Text section
In the eastern part of Hong Kong Island there is a small community who live beneath a steep cliff.
They are all different ages and professions, and they have all lived here for differing amounts of time, but they all say they’ve never seen anything like this.
Two nights ago, when the rain poured down harder and faster than at any time since records began in 1884, they were woken in the night to the sound of terrifying rumbles and crashes as boulders the size of buses came sliding down the hill opposite them.
The road that encircles their compound is now utterly impassable, the small park and basketball courts between that and their homes now looks like rock gardens and collections of debris. It is truly a mercy their buildings were not a few feet closer to the cliffs.
The landslide destroyed pipes, so now most buildings here don’t have any running water, huge temporary tanks have been set up where elderly residents come with their buckets and bottles to fill up.
It’s here we meet Mr Sin who showed us up to his apartment. His window is just metres away from where some of the rocks fell, his bed right beneath that window. He describes how he woke to hear the panes of glass shaking.

Entries shown

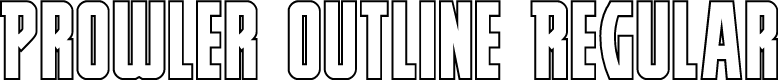 Prowler Outline Regular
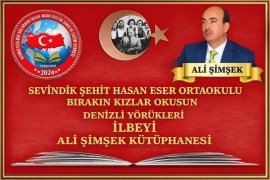 Yörük İl Beyi Ali Şimşekten Kütüphane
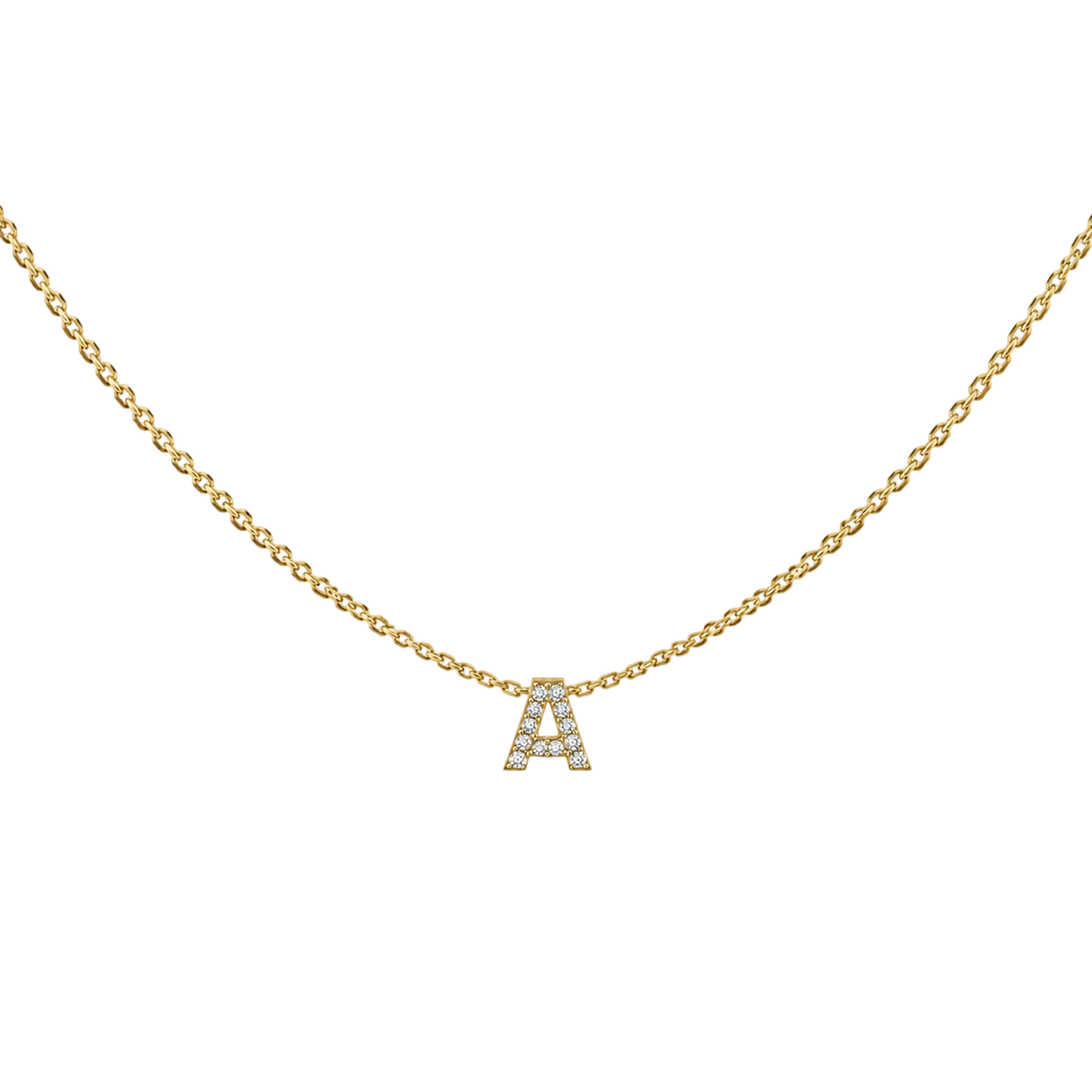 Personalized Signature Initial Necklace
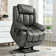 Latitude Run Lay Flat Dual Motor Power Lift Recliner Chair with Vibrating Massage and Heating, Infinite Position, 2 Remote Control, and Side Pockets, USB Ports, Faux Leather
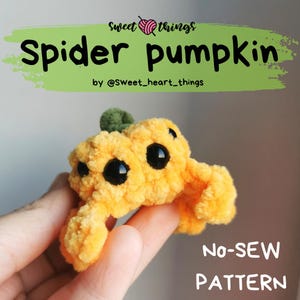 Spider Pumpkin FREE Crochet Pattern
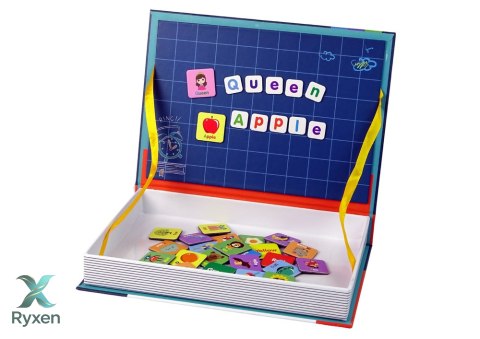 Magnetyczna Układanka Książka Angielski Alfabet Obrazki LEAN TOYS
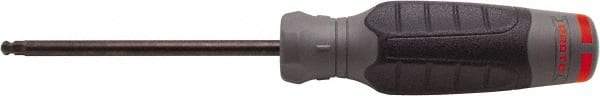 Proto - 3/16" Standard Hex Driver - 3-3/4" Bade Length, 8-1/4" OAL - Apex Tool & Supply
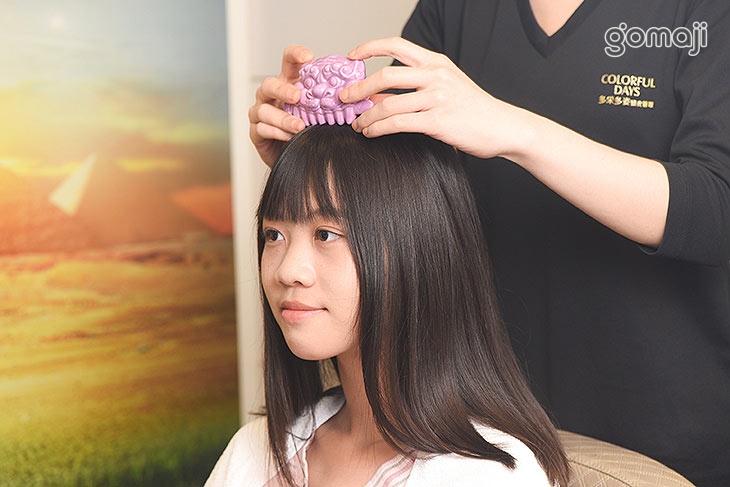 芳香精油舒緩緊繃頭皮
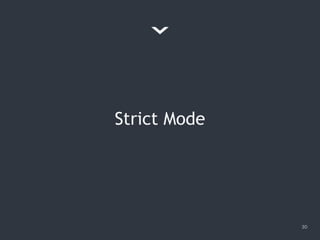 Strict Mode
30
 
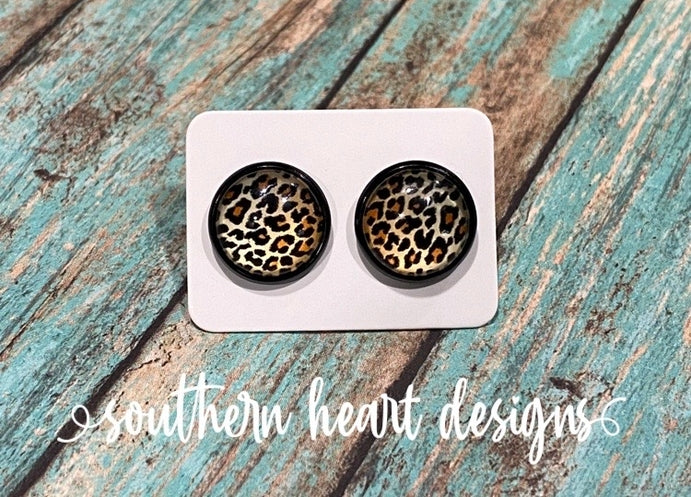 Leopard Stud Earrings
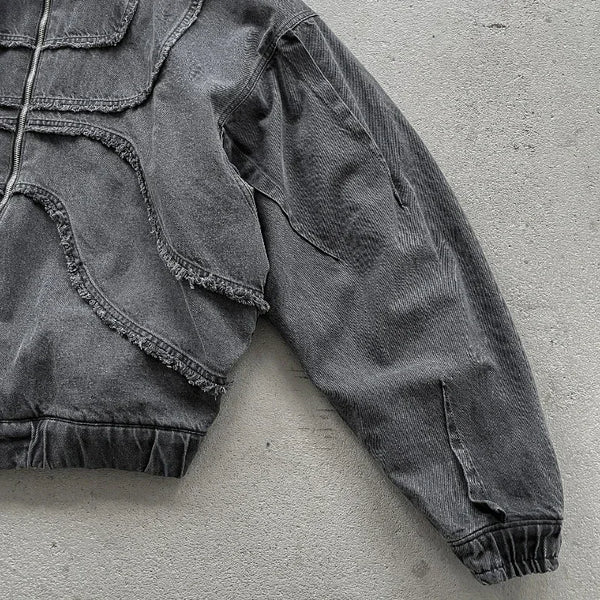 Stormwave Hooded Denim Jacket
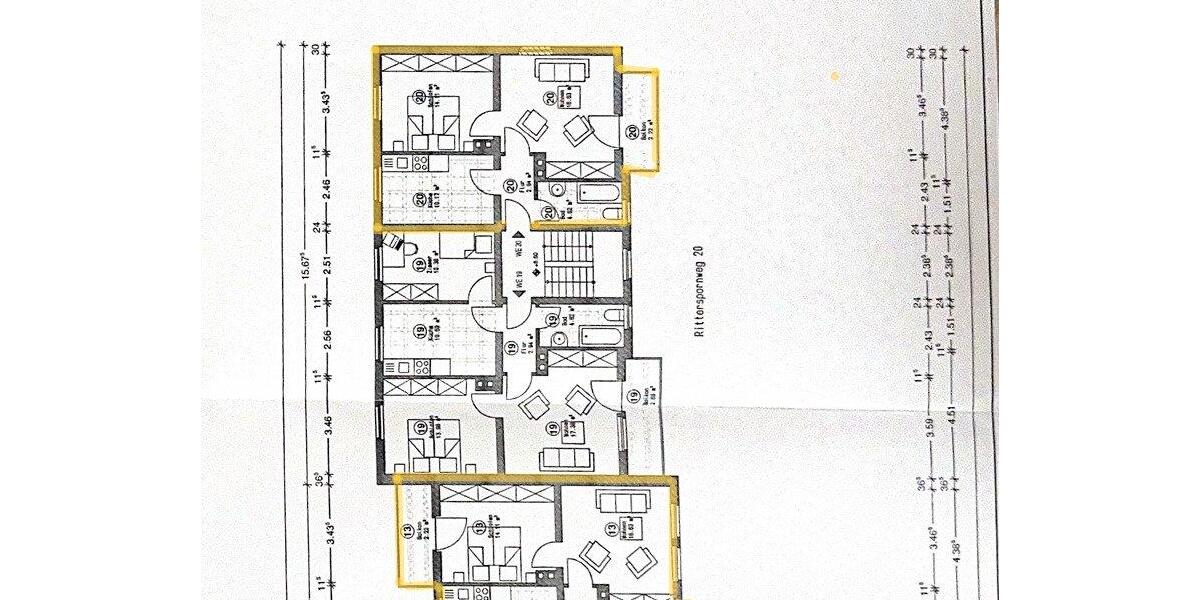 Etagenwohnung Köln Rodenkirchen - 2 Zimmer, 50 m&sup2;, 149.000&euro; | Angebot:27168181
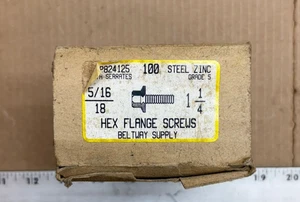 Beltway Supply 5/16"-18 Grade 5 Serrated Hex Flange Screws Frame Zinc Lot Of 99 - Picture 1 of 4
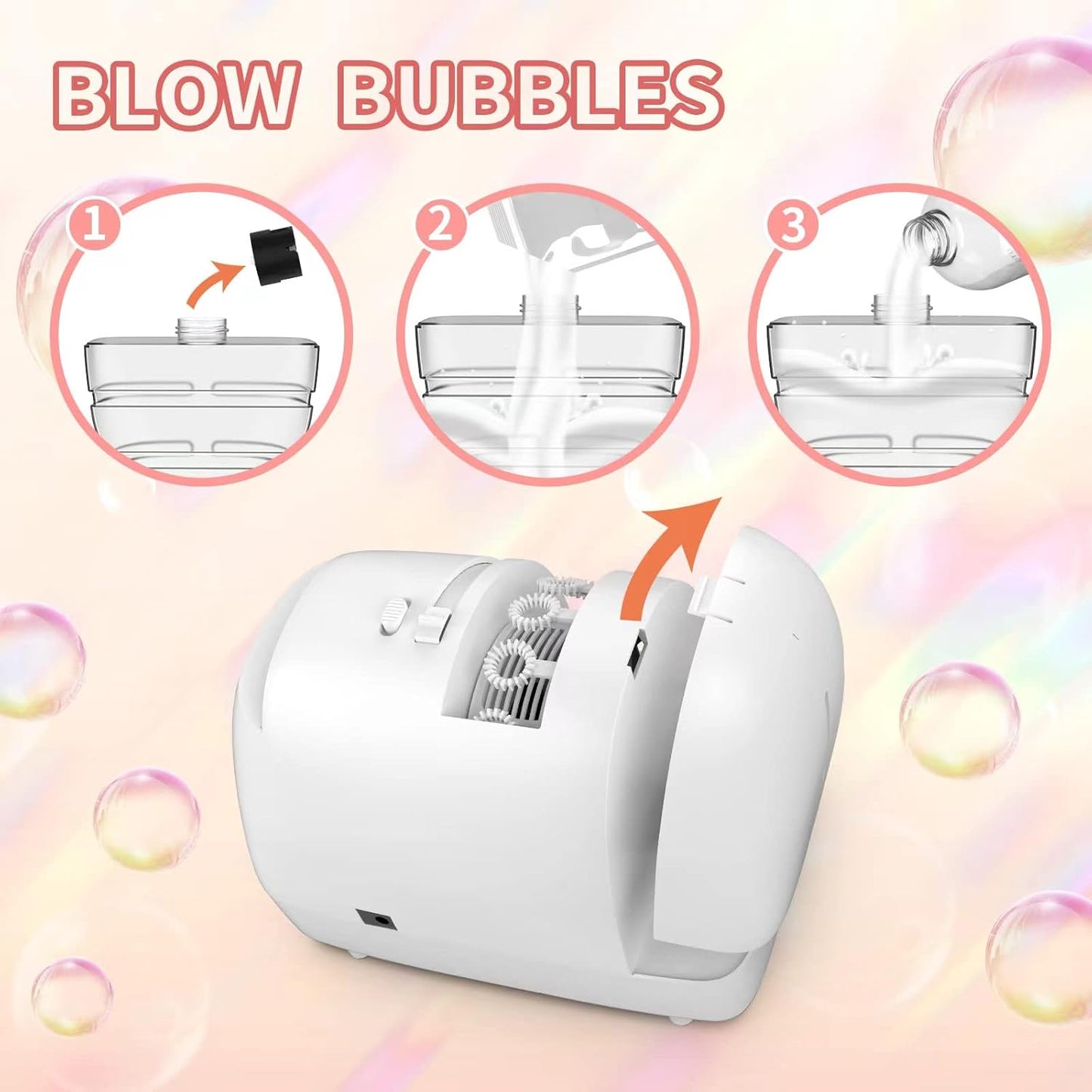 Bubble Machine for Kids Parties Bubble Maker Operated by Plugin or Batteries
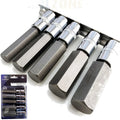 Toolzone Spline Hex Bit Socket Set 1/2" Drive Sockets 14mm - 24mm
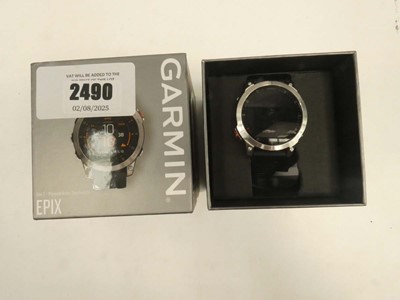 Lot 2490 - Garmin Epix Gen 2 smartwatch with box
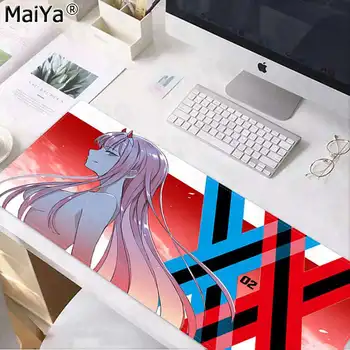 Maiya Moj Najljubši Anime Draga v FranXX Prenosni Računalnik Mousepad Brezplačna Dostava Velik Miško, Tipke Tipkovnice Mat 7815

Your task
Reproduce the Hong Kong landslide report from "In the eastern" to "hill opposite them.". The items play no part in this exercise.

Output of the exercise
In the eastern part of Hong Kong Island there is a small community who live beneath a steep cliff.
They are all different ages and professions, and they have all lived here for differing amounts of time, but they all say they’ve never seen anything like this.
Two nights ago, when the rain poured down harder and faster than at any time since records began in 1884, they were woken in the night to the sound of terrifying rumbles and crashes as boulders the size of buses came sliding down the hill opposite them.